Site/species | Model significance | R2 | Normalized correlation coefficient |
Semi-partial correlation |
||
Wood resistivity | Soil water content | Wood resistivity | Soil water content | |||
Brislach/mature beech | P <0.001 | 0.97 | 0.93 | 0.23 | 0.92 | 0.23 |
Brislach/mature spruce | P <0.001 | 0.81 | 0.81 | 0.24 | 0.78 | 0.23 |
Allschwil/young beech | P <0.001 | 0.94 | 0.92 | 0.25 | 0.92 | 0.25 |
Allschwil/young spruce | P <0.001 | 0.53 | 0.55 | 0.30 | 0.50 | 0.28 |
All parameter estimates were significant at P <0.001. Calculated absorptive root surface area (ARSA) values were normalized by the starting value.
Studies on temperate tree species, using established methods such as mini-rhizotrons, revealed a seasonal variation in the appearance of new and highly permeable fine roots and root hydraulic conductance (Lyr and Hoffmann, 1967; Smit et al., 2000b; Nardini et al., 2002; Tierney et al., 2003; Gaul et al., 2008; Mainiero et al., 2009, 2010). Both parameters largely coincide with the intense growth period and high water demand, i.e. they reach a maximum in late spring and summer. The seasonal course of ARSA thus severely conflicts with previous studies as it suggests the lowest absorption capacity in the summer.
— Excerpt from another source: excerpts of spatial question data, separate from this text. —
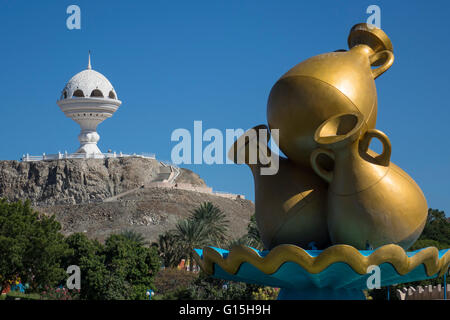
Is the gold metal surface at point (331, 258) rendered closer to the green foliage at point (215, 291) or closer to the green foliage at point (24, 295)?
the green foliage at point (215, 291)

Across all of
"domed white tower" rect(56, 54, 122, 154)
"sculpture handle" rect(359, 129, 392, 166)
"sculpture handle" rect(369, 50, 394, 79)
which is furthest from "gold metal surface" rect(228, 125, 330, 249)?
"domed white tower" rect(56, 54, 122, 154)

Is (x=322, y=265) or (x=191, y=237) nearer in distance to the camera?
(x=322, y=265)

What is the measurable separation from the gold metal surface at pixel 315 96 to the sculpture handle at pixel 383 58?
38cm

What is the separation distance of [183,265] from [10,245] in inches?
790

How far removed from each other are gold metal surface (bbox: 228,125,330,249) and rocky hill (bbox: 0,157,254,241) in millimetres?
57741

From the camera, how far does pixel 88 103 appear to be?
272ft

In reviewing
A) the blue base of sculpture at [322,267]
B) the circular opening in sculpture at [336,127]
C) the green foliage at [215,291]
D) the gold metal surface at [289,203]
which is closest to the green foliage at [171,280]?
the green foliage at [215,291]

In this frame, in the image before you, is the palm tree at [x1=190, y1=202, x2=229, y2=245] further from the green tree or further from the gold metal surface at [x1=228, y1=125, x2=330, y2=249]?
the gold metal surface at [x1=228, y1=125, x2=330, y2=249]

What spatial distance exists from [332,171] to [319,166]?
1.06 ft

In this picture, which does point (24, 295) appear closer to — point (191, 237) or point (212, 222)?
point (191, 237)

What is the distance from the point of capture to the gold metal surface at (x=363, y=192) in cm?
1614

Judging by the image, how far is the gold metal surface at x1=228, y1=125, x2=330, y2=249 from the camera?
16984 millimetres

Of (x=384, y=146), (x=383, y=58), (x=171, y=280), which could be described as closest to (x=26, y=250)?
(x=171, y=280)

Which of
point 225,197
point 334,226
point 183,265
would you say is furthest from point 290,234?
point 225,197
As changes in ARSA correlated with xylem and soil moisture, the latter being a determinant for soil resistivity (Samouëlian et al., 2005; Amato et al., 2009), the present results provide strong evidence that both, xylem and soil resistance, are two major parts of a tree's Rg. Supporting the findings of experiments 1 and 3, the conclusions contrast to Hypotheses I, V, and VI.
Allometric relationships related to soil conductivity
On all sites, ARSA increased significantly with DBH (all sites P <0.001; Fig. 8). The regression slopes differed significantly among sites and decreased with increasing soil resistivity. Regression slopes (±confidence interval) for Holy kopec, Rynek, Ocasek, and Machova dolina were 145.1±46.1, 25.8±6.9, 6.9±3.4, and 8.9±4.1 m2 m−1, respectively. Accordingly, the data suggest considerable site-specific differences in allometric relationships for beech trees resulting in differences of ARSA up to one order of magnitude for similar sized trees (Fig. 8). The results are in agreement with ARSA values reported by Čermák et al. (2006) who also found up to 10-fold differences for similar tree sizes of the same species but at different sites. In contrast to the expectation, the differences found disappeared when ARSA was normalized by the corresponding soil resistivity (data not shown).
Variation of ARSA should correspond to the variation of fine root biomass density (Dalton, 1995). In their meta-analysis on beech growing along a broad range of soil conditions (19 sites), Leuschner and Hertel (2002) found between-site variation in fine root biomass density was only about 4-fold. The results obtained by the EIM from only four sites, however, show a much larger variation compared with currently reported fine root density values. Moreover, the root-to-shoot biomass ratio increases with decreasing soil fertility (Reich, 2002; Farrar and Jones, 2003; Hutchings and John, 2003). The results of the ARSA measurements, however, are contradictory as they indicate that the lowest root–shoot ratio coincided with the lowest nutrient availability (Fig. 8; Table 2).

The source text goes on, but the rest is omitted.